27. The petitioner contended that the original concern was an importer registered with the Junta prior to December, 1961. The respondents denied that allegation. The petitioner in the rejoinder alleged that it is to be presumed that the original importer must have been registered with the Junta, prior to the liberation. No materials were shown to establish that the original concern was a regular registered importer. The contention on behalf of the respondents that the licence was issued without following the regular procedure and by inadvertence or mistake is borne by the facts and circumstances of the case particularly because the Chief Civil Administrator had no authority to issue any import licences in contravention of the directions of the Central Government issued on 3 January, 1962.
28. The petitioner relied on the decision of this Court in Andhra Industrial Works v. Chief Controller of Imports and Ors. : 1SCR321 in support of the proposition appearing at page 1542 of the Report. The proposition stated there in that one of the instances in relation to laws regulating the citizen's right to carry on trade or business guaranteed by Article 19(1)(g) may be catalogued as where the impugned action is based on a misconstruction of the intra vires statute or is so contrary to the established procedure or rules of natural justice that it results in violation of a fundamental right. In the case of Andhra Industrial Works (supra) the proposition which was extracted from Ujjambai's case (supra) is that an order of assessment made by an authority under a taxing statute which is intra vires, cannot be challenged under Article 32 as repugnant to Article 19(1)(g) on the sole ground that it is based on a misconstruction of a provision of the Act or of a notification issued thereunder. In Ujjambai's case (supra) it was said that when assessment proceedings are repugnant to rules of natural justice there is an infringement of the right guaranteed under Article 19(1)(f) and 19(1)(g). In support of that proposition reference was made to Tata Iron and Steel Co. Ltd. v. S. R. Sarkar : 1SCR379 , K. T. Moopil Nair v. The State of Kerala : 3SCR77 and Shri Madanlal Arora v. The Excise and Taxation Officer : 1SCR823 .

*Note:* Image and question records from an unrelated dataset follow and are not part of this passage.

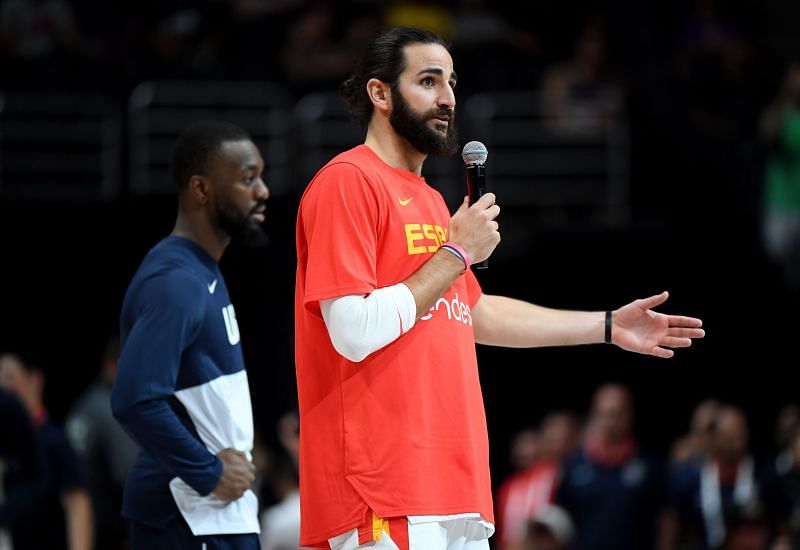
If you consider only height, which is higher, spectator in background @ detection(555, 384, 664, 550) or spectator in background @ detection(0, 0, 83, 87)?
spectator in background @ detection(0, 0, 83, 87)

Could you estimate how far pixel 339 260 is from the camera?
404 cm

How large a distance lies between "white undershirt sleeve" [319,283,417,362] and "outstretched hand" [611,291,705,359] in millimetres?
963

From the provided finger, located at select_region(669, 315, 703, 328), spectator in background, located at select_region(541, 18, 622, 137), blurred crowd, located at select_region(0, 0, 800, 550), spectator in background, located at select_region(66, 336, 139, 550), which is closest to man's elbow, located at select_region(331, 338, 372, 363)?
finger, located at select_region(669, 315, 703, 328)

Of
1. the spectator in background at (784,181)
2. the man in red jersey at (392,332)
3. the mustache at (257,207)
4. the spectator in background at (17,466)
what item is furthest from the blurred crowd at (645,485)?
the man in red jersey at (392,332)

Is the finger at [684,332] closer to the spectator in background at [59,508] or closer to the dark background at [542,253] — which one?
the spectator in background at [59,508]

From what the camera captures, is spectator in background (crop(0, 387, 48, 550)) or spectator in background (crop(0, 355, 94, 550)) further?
spectator in background (crop(0, 355, 94, 550))

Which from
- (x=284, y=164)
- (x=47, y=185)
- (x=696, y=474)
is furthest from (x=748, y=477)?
(x=47, y=185)

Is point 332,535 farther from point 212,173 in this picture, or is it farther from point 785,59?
point 785,59

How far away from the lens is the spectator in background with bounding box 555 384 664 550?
36.4ft

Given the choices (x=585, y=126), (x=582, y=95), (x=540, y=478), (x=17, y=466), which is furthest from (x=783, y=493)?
(x=17, y=466)

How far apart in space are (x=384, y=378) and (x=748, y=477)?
23.1 feet

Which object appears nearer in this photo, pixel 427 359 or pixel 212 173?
pixel 427 359

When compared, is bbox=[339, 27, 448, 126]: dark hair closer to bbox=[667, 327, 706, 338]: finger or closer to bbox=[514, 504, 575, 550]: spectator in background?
bbox=[667, 327, 706, 338]: finger

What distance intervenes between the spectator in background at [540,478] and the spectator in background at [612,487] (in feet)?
0.99
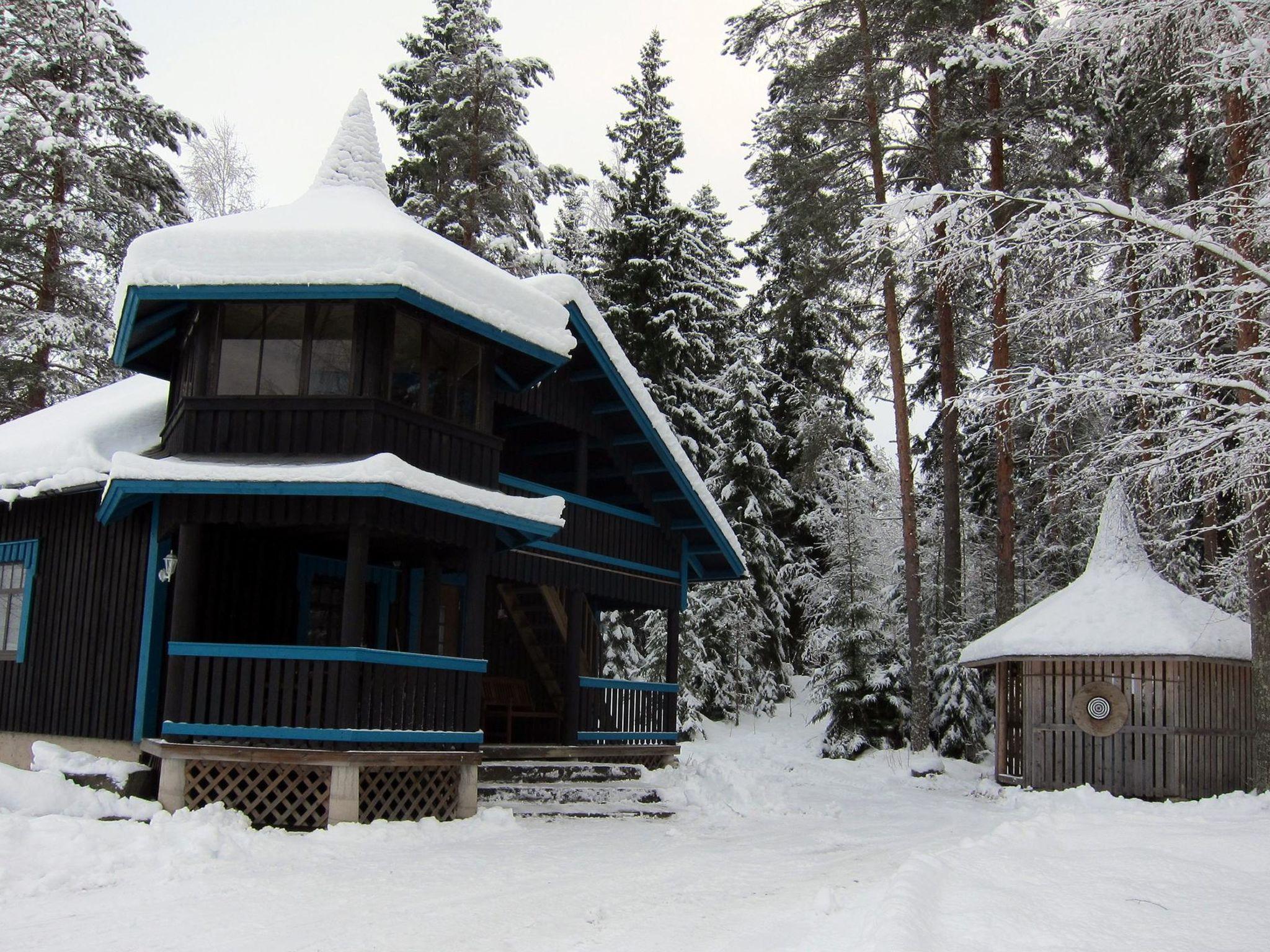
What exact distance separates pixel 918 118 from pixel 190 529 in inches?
699

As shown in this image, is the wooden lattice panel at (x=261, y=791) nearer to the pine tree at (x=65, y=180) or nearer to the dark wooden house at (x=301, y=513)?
the dark wooden house at (x=301, y=513)

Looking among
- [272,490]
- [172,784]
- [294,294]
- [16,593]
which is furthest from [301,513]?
[16,593]

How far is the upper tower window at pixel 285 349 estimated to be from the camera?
1211 centimetres

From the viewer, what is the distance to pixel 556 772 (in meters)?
15.0

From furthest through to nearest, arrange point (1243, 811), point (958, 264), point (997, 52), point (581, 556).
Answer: point (997, 52), point (581, 556), point (1243, 811), point (958, 264)

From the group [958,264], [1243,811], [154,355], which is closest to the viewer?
[958,264]

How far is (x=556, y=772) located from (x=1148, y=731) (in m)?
8.79

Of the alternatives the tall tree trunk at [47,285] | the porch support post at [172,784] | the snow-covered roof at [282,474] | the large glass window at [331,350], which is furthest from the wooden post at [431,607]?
the tall tree trunk at [47,285]

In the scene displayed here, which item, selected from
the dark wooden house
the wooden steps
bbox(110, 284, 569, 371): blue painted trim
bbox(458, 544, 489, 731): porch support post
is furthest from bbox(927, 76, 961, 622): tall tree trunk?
bbox(110, 284, 569, 371): blue painted trim

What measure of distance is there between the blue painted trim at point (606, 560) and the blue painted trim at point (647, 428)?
98cm

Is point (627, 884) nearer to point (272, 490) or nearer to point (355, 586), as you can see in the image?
point (355, 586)

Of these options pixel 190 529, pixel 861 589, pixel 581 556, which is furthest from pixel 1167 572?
pixel 190 529

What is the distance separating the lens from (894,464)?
4144 cm

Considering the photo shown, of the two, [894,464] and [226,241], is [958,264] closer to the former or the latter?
[226,241]
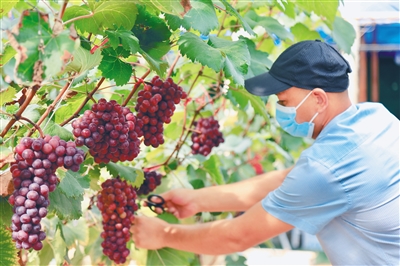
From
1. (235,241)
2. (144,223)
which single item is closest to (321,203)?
(235,241)

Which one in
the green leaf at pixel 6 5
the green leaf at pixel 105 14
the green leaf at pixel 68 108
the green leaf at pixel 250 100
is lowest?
the green leaf at pixel 250 100

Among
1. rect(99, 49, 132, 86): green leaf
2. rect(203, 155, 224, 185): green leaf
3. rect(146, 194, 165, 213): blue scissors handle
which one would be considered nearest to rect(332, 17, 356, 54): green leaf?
rect(203, 155, 224, 185): green leaf

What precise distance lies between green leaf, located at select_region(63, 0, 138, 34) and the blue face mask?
3.58ft

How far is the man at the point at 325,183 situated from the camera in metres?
2.01

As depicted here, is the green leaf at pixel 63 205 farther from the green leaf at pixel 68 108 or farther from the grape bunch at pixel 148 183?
the grape bunch at pixel 148 183

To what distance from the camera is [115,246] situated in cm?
194

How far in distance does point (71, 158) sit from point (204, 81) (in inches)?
68.2

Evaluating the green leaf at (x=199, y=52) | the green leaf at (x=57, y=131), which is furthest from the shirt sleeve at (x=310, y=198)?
the green leaf at (x=57, y=131)

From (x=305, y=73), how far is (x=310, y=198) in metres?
0.52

29. In the case of Andhra Industrial Works (supra) an objection was raised on behalf of the respondents that the petition was not competent because there was no violation of fundamental rights. This Court upheld that objection and said that neither the Imports and Exports (Control) Act nor any order thereunder was alleged to be ultra vires nor was the Import Control Policy impeached. A policy statement was held to be not a statutory document. No person can on the basis of a policy statement claim a right to the grant of an import licence. This Court also held that there is no absolute right much less a fundamental right, to the grant of an import licence.
30. This Court in Deputy Assistant Iron and Steel Controller v. L. Manickchand, Proprietor, Katrella Metal Corporation, Madras : 3SCR1 held that no one has any vested right to an import licence in terms of the policy in force at the time of his application. There is no misconstruction of any statutory provision in the present case. In the present case, it cannot be said that there is no authority of law to reject an application for import licence.
31. For these reasons, the petition fails and is dismissed. Parties will pay and bear their own costs.